Ruth E. Carter famous quotes

Last updated: Sep 5, 2024

  • Photographs are of course about their makers, and are to be read for what they disclose in that regard no less than for what they reveal of the world as their makers comprehend, invent, and describe it.

  • I may be wrong, but the essential illustrative nature of most documentary photography, and the worship of the object per se, in our best nature photography, is not enough to satisfy the man of today, compounded as he is of Christ, Freud, and Marx.

  • Photography is a way of feeling, of touching, of loving. What you have caught on film is captured forever... it remembers little things, long after you have forgotten everything.

  • The only nature I'm interested in is my own nature.

  • Sometimes things are the way they are and can't be changed, other times it's because no one ever tried. Your job is to find the latter.

  • Steve Jobs is the most epic entrepreneur of all time. He served as a guiding light for any emerging businessperson who wanted to learn how things should get done. He'll be looked at as one of the best business leaders of all time, and certainly one of the best tech entrepreneurs.

  • An artist’s job is to captivate… if we stumble into truth, we got lucky.

  • I, talking about my children, of course I wanted them to succeed in life, they have to choose whatever job or occupation that they want, I will not try to influence.

  • Celebrity is a national drama whose characters' parts and plots are written by the tabloids, gossip columnists, websites and interactive buttons.
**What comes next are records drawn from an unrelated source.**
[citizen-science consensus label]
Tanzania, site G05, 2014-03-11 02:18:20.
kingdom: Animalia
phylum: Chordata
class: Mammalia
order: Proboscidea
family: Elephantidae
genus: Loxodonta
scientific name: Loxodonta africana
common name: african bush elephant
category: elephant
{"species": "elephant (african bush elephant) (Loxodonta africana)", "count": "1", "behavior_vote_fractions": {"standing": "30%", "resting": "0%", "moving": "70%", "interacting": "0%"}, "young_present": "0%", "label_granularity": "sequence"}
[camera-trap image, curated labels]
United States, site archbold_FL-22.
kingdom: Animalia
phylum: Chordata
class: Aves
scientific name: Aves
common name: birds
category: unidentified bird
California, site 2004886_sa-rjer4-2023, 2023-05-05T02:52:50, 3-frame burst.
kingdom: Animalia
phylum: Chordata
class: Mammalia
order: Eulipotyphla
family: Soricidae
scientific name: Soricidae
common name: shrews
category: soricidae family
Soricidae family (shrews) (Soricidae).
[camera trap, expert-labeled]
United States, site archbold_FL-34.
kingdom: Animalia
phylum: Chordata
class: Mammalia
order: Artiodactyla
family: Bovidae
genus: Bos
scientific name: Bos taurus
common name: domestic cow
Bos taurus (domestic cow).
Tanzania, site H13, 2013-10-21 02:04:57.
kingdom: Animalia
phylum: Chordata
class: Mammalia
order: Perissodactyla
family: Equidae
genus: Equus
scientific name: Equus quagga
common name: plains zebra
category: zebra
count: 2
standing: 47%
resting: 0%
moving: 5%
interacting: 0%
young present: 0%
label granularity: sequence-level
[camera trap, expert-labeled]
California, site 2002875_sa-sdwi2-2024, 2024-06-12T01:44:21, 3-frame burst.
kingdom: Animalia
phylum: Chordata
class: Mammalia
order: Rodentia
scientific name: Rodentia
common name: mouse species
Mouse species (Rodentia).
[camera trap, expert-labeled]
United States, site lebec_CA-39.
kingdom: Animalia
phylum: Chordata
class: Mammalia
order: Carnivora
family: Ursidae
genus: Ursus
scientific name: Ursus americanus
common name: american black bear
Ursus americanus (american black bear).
The famous don't actually have to turn up to their own lives at all.

  • In other words, the propositions of philosophy are not factual, but linguistic in character - that is, they do not describe the behaviour of physical, or even mental, objects; they express definitions, or the formal consequences of definitions. Accordingly we may say that philosophy is a department of logic. For we will see that the characteristic mark of a purely logical enquiry, is that it is concerned with the formal consequences of our definitions and not with questions of empirical fact.